Compass gets $450M from SoftBank; real estate portal now valued at $2.2B

Less than a month after raising $100 million led by Fidelity, real-estate startup Compass is striking while the iron is hot. The company has now picked up an even bigger investment of $450 million, this time from the SoftBank Vision Fund, plus another $50M in secondary deals, to fill out a vision of its own: taking its real estate rental and sales platform global.

New York-based Compass is now valued at $2.2 billion post-money, up from $1.8 billion just four weeks ago, with $775 million raised to date.

The massive round essentially overlapping with the previous round -- Allon was closing the SoftBank deal in Japan on the same day that the Fidelity investment was getting announced -- is not the first notable financial milestone for the startup.

Compass set the pace on this front with its debut back in 2012, when it was called Urban Compass and announced funding of $8 million from an elite group of backers, at the time one of the largest-ever seed rounds for a startup (all things are relative: $8 million seems almost quaint now).

Ori Allon, the co-founder and chairman of Compass, said in an interview that the plan is not only to keep growing in the US from its current footprint of 11 cities -- that was one of the stated purposes for the last $100 million in funding -- but now to turn that strategy to a wider, global stage.

"We realised that to hit the goal of where we want to be in the next two to three years -- Compass everywhere, in every major city worldwide -- we needed another partner, and that is the vision Softbank is aligned with," Allon said in an interview.

The Softbank Vision Fund is the tech and investment firm's massive, nearly $100 billion fund with partners that include the likes of Apple, Qualcomm, Foxconn and a variety of Middle Eastern investors that is taking huge bets on what it believes are or will emerge as the category leaders across a number of areas. Investments include Uber, WeWork, MapBox, Slack and now Compass, among others.

Some of what has made this startup such a confident bet with founders has been the startup's pedigree. Allon has an engineering background and had already sold startups to Google and Twitter, and the tech in those startups proved to be foundational to each company's search business; co-founder and CEO Robert Reffkin is an ex-Goldman Sachs banker who has his own gilded background.

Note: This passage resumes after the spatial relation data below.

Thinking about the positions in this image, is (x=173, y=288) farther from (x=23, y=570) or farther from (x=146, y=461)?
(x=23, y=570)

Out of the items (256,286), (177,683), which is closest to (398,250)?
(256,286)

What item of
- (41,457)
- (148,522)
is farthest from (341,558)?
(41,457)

And some of the interest has been because of the tech itself: originally conceived as a kind of disruptor to the business and potential of hyperlocal information, Compass finally took the form of doing this in relation to one specific aspect of living locally: the place where you actually live. Its platform is a clutter-free, easy to read, pared-down but informative list of places that are already vetted before they are placed on the site to match a profile of a typical Compass user.

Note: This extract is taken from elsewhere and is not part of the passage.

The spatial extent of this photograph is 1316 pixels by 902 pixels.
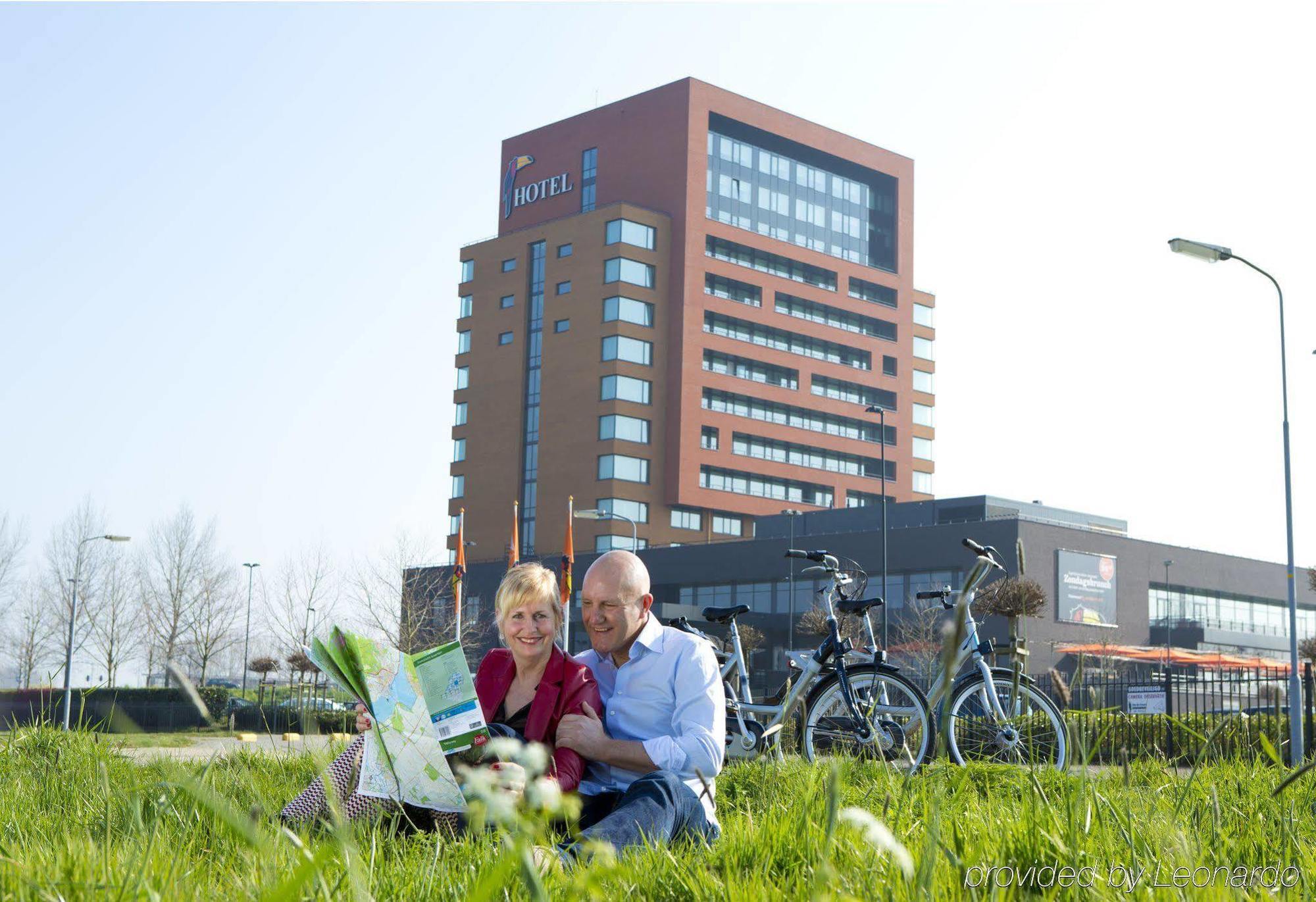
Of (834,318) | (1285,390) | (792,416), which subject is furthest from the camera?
(834,318)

As for who that user is, Compass so far has focused on high-end properties and customers, which has given it a strong funnel for high values and good margins, as well as a steady stream of people with income to spend on their housing. (And yes, the plan longer term is to widen that out, Allon said, but for now there is still more to do in its current market segment.)

Compass is most certainly not the first company to build a platform to connect would-be home buyers / renters with properties -- there are giants like Zillow, Trulia, Redfin, Homes.com, and Rent. com -- but you might think of Compass as the equivalent of the launch of the first iPhone to the various other smartphones that preceded it. It has streamlined what it's trying to do, and is carefully controlling the experience, with a firm eye on who will be using it -- all with the benefit of hindsight of what had come before it.

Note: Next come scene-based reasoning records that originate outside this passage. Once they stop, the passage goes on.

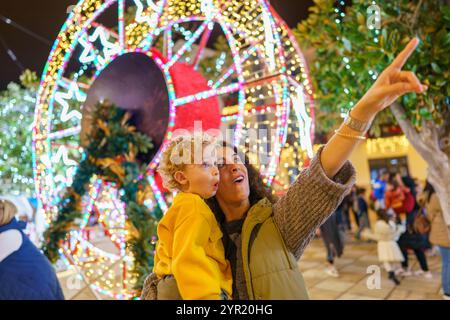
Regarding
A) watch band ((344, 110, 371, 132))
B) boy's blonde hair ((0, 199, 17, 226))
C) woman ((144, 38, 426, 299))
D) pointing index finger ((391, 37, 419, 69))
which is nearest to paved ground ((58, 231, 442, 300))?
boy's blonde hair ((0, 199, 17, 226))

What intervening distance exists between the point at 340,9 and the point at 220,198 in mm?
3028

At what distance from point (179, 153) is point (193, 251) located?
0.37m

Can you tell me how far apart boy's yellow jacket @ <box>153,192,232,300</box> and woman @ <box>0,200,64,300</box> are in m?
1.54

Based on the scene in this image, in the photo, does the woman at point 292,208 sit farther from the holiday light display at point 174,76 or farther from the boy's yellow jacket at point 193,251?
the holiday light display at point 174,76

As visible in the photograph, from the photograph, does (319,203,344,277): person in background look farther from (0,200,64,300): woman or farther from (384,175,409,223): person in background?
(0,200,64,300): woman

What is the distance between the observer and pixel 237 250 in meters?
1.11

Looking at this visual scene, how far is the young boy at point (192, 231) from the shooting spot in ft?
3.11

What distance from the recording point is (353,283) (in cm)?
454

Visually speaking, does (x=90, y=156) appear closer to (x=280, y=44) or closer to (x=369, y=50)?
(x=280, y=44)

Perhaps most of all, it seems that for investors, the proof has been in the pudding.

The funding comes on the back of huge growth for Compass. Its roster of top agents -- a key part of the company's two-sided business that is both resident-facing and agent-facing -- has grown 500 percent in the last 24 months, and this is helping to bring in more choice inventory to meet demand. The company itself is on track to hit 16,000 transactions and more than $14 billion in sales this year, as well as more than $350 million in revenue.

“Real estate is a huge asset class, but the sector has been relatively untouched by technology and remains inefficient and fragmented,” said Justin Wilson, a senior investment professional at SoftBank’s Vision Fund, in a statement. “Compass is building a differentiated, end-to-end tech platform that aggregates across diverse data streams to support agents and homebuyers through the entire process, well beyond the initial home search. With disruptive technology and unique data advantages, Compass is well-positioned for future growth in a sector that represents trillions in transaction volume.”